Foreword
The collected data in this book make shocking reading indeed. Whether the reader is black, coloured or white, the racial strife and suffering of the black poor in the United States, or anywhere else in the world, including South Africa, have to be condemned as totally unacceptable in the present stage of modern civilization when taking into account the advances of science and technology. The backwardness of people with another skin ‘as bleached white’, as historian Arnold Toynbee once said, is a contradiction to our basic humanity. Racial inequality has to be eradicated wherever this has been maintained. ‘Apartheid’ poisons the life of all men.

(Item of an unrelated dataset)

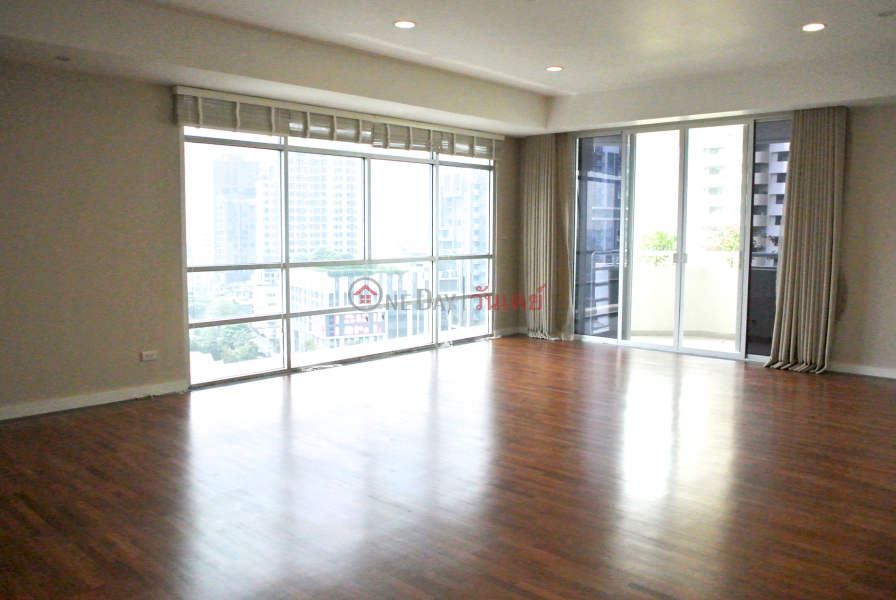 Property Search Thailand | OneDay | Residential, Rental Listings | Condo for Rent: La Cascade, 260 m², 3 bedroom(s)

The details presented here deal only with the visible tip of the iceberg. From my own experience of travelling in the United States, (I regretfully admit) I have concluded that American society at large remains riddled with racial injustice and dismal inequality between blacks and whites. In spite of a half-century of efforts to eradicate American apartheid, I am sorry to say, discrimination prevails through all layers of the so-called New World.
Actually, the report compiled by Dutch journalist, Willem Oltmans clearly underlines the huge problems ahead for South Africa, where contrary to the United States, so many different black histories, cultures, and languages compete with one another for their rightful and democratic place within the boundaries of the Republic. Blacks in America are Americans with a black skin, who speak one language and have adopted a similar way of life as white Americans. Therefore, I strongly recommend this up-to-date overview of realities in the United States in the late eighties. The report is factual, accurately documented and based on impeccable sources. It presents a mere shadow of the multiple problems South Africa is faced with.